We talked with him about food-related issues that interest meeting planners: the use of local, fresh ingredients; ways to efficiently feed the masses; and how to ramp up food-and-beverage staffs.
Laden With Local Eats
With eating local all the buzz, Spectra-managed event venues have become adept at sourcing foods produced in their areas. An emphasis on local dovetails nicely with a pledge Spectra made a number of years ago, said St. Lawrence: to choose fresh over frozen whenever feasible.
Spectra gets a lot of requests from meeting planners who want to use local products in their menus, but it also suggests local touches when planners might not be thinking about them. Chefs remind that local foods take many forms: bread and beer, chicken and cheese, beef and beans, watermelon and wine.
When planners think local, they often think of family farmers forking over their corn crops or baskets of peaches. But as St. Lawrence pointed out, quantities required, seasonality and budgets can make it difficult to work with small operations. “The farm-to-table concept is not always feasible,” he said.
Spectra has found other ways to bring local into the banquet. For example, some of its facilities in the Southeast offer North Carolina-based Brookwood Barbecue. Although the barbecue company began as a small operation, it now has the capacity to meet demands of larger meetings and conventions.
Spectra has also sourced cheeses made in North Carolina and South Carolina and fresh fish from Florida: red snapper, pompano and yellow tail for starters.
The explosion of wineries and breweries has made it easy to incorporate local wines and beers at events at most any Spectra-managed facility. St. Lawrence noted that those beverages can be used beyond the bar.

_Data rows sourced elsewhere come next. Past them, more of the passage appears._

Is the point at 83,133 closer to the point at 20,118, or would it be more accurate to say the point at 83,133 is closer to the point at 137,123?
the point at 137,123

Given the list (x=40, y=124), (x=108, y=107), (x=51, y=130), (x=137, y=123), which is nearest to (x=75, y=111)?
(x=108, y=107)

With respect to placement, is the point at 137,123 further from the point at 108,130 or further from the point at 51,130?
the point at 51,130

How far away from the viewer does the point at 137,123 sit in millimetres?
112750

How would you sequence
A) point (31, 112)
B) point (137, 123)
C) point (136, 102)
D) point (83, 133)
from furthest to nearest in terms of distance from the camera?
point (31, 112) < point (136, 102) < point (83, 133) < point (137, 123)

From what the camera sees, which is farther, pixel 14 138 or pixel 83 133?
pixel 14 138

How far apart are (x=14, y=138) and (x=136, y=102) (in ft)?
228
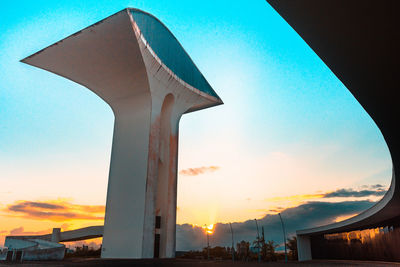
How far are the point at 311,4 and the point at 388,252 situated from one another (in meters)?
22.7

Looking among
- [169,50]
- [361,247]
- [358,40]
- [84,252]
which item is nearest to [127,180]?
[169,50]

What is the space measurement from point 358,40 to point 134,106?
65.0ft

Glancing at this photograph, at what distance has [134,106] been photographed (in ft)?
75.9

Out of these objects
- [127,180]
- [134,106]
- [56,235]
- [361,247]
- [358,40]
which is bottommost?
[361,247]

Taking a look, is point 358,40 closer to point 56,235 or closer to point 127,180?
point 127,180

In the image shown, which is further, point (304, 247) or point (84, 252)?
point (84, 252)

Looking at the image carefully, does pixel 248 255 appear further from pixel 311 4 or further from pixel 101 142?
pixel 311 4

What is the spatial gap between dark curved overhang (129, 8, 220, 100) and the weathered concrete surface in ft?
0.32

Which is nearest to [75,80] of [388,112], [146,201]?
[146,201]

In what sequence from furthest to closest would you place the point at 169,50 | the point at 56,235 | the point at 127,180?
1. the point at 56,235
2. the point at 169,50
3. the point at 127,180

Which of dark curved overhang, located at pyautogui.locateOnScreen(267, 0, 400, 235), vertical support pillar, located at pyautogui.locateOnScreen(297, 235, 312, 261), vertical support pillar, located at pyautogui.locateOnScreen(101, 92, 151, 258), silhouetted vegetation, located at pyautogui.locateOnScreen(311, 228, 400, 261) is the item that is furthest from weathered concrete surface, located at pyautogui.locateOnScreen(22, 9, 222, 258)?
dark curved overhang, located at pyautogui.locateOnScreen(267, 0, 400, 235)

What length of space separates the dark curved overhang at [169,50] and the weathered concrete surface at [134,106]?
0.10 metres

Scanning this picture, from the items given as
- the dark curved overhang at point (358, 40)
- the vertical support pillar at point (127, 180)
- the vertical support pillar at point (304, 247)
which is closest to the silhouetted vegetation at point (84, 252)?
the vertical support pillar at point (127, 180)

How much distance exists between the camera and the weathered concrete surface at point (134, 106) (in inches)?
768
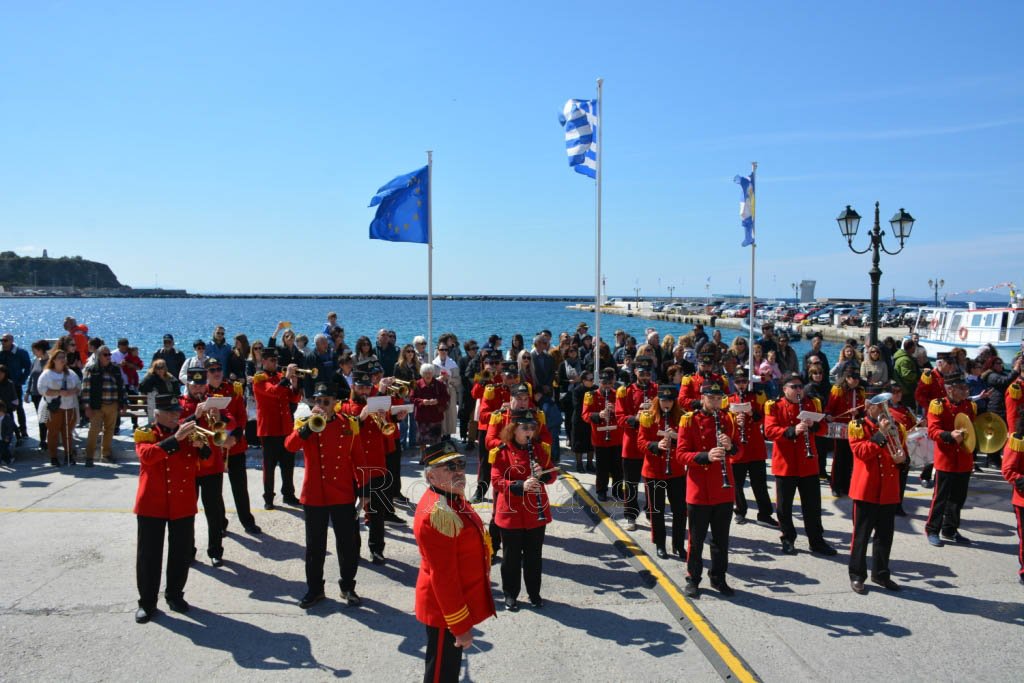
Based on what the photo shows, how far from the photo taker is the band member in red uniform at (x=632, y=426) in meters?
8.80

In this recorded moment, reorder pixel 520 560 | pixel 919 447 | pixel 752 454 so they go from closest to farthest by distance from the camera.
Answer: pixel 520 560
pixel 919 447
pixel 752 454

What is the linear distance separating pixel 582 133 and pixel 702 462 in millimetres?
8624

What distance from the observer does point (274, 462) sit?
9.34 m

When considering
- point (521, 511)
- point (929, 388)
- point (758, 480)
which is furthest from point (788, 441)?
point (929, 388)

“A lot of the chefs like to tap into local beers and use them in recipes for sauces and demiglazes, or even in barbecues sauces,” he said.
One example of an inventive way to use local products to create a new one is at the Lawrence Joel Veterans Coliseum in Winston-Salem, North Carolina, where Spectra manages concessions. The arena is home to the Wake Forest Demon Deacons. Spectra decided the team’s fans needed a signature dish around which to rally. Staff created a chili recipe that incorporates two local products: Texas Pete, a well-known hot sauce made in Winston-Salem, and Cheerwine, a popular regional soft drink. The result is Deacon Chili.

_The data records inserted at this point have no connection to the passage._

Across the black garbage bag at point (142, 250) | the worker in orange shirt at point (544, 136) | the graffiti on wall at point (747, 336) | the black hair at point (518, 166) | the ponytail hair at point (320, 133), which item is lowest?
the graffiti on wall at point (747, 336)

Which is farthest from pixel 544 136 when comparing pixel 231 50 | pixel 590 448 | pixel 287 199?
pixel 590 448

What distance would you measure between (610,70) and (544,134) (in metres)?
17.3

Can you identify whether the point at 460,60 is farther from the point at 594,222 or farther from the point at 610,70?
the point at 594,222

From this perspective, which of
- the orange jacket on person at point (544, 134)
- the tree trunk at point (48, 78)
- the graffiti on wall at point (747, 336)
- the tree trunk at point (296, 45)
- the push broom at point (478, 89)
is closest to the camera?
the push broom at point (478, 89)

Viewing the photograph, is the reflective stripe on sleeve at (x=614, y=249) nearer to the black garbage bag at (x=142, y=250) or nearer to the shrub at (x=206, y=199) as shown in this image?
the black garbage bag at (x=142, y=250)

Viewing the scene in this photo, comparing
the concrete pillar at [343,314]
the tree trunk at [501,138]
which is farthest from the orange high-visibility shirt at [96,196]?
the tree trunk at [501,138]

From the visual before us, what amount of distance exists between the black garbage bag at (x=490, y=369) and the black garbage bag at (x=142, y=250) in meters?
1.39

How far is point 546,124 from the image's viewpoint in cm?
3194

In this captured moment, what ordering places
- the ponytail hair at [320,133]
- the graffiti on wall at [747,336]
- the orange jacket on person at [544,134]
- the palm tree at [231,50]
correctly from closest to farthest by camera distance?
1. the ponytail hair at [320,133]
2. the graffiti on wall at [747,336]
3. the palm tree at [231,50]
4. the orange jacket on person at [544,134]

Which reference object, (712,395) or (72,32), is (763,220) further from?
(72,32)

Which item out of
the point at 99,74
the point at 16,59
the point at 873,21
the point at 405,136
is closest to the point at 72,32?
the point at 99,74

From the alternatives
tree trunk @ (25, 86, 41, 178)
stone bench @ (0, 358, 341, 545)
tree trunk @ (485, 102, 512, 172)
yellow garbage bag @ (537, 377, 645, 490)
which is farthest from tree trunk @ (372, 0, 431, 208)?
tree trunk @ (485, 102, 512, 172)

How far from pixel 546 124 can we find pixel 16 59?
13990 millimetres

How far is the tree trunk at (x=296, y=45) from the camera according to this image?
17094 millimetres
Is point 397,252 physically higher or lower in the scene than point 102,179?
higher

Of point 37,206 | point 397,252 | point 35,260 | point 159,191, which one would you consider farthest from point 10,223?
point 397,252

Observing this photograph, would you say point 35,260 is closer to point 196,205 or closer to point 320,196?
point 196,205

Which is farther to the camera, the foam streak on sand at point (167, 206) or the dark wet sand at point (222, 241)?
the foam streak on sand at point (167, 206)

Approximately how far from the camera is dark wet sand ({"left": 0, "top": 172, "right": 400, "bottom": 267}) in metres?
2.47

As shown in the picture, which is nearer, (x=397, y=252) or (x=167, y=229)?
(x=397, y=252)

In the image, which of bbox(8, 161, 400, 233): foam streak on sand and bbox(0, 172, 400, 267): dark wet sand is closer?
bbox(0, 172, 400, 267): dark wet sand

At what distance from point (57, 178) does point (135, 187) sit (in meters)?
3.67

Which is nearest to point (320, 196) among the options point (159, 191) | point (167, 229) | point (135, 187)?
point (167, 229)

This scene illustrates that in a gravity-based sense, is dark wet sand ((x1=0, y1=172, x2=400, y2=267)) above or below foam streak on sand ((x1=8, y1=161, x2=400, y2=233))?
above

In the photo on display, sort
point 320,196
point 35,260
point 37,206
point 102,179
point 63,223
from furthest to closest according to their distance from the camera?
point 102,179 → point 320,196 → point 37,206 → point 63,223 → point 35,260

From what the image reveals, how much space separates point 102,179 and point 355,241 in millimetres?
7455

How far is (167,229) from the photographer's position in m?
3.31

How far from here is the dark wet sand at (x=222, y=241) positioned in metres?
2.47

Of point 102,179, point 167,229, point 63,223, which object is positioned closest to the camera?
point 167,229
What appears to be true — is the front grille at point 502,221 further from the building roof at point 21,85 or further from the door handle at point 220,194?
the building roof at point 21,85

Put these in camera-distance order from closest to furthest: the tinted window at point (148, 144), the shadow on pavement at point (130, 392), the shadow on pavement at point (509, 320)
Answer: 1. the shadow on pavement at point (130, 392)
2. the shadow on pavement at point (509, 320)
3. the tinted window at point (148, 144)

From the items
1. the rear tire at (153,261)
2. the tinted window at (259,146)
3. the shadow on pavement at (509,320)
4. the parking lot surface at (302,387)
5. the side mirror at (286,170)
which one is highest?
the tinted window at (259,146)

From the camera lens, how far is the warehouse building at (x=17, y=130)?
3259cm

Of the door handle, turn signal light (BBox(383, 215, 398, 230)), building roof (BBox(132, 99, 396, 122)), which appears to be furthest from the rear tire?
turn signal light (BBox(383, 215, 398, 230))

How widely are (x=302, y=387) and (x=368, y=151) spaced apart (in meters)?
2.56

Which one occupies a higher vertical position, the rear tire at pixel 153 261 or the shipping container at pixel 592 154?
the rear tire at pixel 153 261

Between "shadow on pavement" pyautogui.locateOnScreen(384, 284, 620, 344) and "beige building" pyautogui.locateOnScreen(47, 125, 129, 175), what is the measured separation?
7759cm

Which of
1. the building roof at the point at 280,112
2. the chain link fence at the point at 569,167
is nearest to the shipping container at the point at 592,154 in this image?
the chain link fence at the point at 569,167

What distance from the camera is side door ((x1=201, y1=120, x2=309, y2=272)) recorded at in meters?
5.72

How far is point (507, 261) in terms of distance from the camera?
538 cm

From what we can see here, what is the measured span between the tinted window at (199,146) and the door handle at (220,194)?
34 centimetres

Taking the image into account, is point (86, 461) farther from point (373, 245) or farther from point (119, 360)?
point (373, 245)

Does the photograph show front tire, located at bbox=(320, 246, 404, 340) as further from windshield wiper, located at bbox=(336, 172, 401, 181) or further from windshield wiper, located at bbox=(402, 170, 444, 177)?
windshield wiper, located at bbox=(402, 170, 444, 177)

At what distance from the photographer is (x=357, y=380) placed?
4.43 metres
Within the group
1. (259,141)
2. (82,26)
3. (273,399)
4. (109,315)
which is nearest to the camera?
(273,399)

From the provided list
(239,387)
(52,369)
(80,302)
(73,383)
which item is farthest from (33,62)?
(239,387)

“We took two products in the region and incorporated them into a dish to get the school some notoriety,” said St. Lawrence.

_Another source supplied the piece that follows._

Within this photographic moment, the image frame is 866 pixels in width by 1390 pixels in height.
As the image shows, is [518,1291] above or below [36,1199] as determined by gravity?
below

Ingenuity and a Portable Kitchen
In August, the Ocean Center wrapped up one of its large summer conferences: a church youth group that required 26,000 meals a day. It was the fifth time the group had used the center, and each time, St. Lawrence and his staff have come up with ways to better serve the crowd.
Among the innovations is a portable kitchen built on the loading dock, which allowed the center to ramp up food preparation. Different dishes were divided between the main and temporary kitchen based on what was needed to prepare them. For example, anything that was grilled was cooked outside in the portable kitchen.
The food was delivered to hot boxes hidden behind pipe and drape on the arena floor so it could quickly be delivered to the six double buffet lines.
During meals, Spectra’s Chef Out Front Program came into play. St. Lawrence and John Schmitz, executive chef at the Ocean Center, were among Spectra staff on the arena floor “paying attention to detail, keeping the lines organized and making sure we were quick in expediting the food, really owning the event,” said St. Lawrence.
“When you see a chef in a white jacket, it gives the guests a comfort level. They know we are taking pride and standing behind the product we are serving,” said St. Lawrence. “We can talk to the guests and show that this is our experience too.”
Staffing Up in a Hurry
Having an event at a Spectra-managed venue offers a benefit that is largely invisible to meeting planners yet has a big impact. Unlike a convention center run by a city or county government, Spectra facilities are connected and share ideas and staff across facilities.
For example, another Spectra-managed venue will soon use a version of St. Lawrence’s temporary loading dock kitchen to feed a large group it will host.
And St. Lawrence talks each week with chefs and food-and-beverage directors at various Spectra facilities in the Southeast about the challenges or victories they have experienced. Ideas are shared through a Chefs Council. The network “is one of our greatest assets,” said St. Lawrence.
Networking makes it easier to staff up when a convention center has a larger-than-usual event. St. Lawrence keeps track of which facilities might need extra help and which have staff that could help.
For example, St. Lawrence has brought in chefs to the Ocean Center from Spectra-managed venues in nearby Orlando, Florida.
“We have people we can kind of put our hands on and send wherever we need them,” said St. Lawrence. “We never struggle staffwise on an event, because we have the resources.”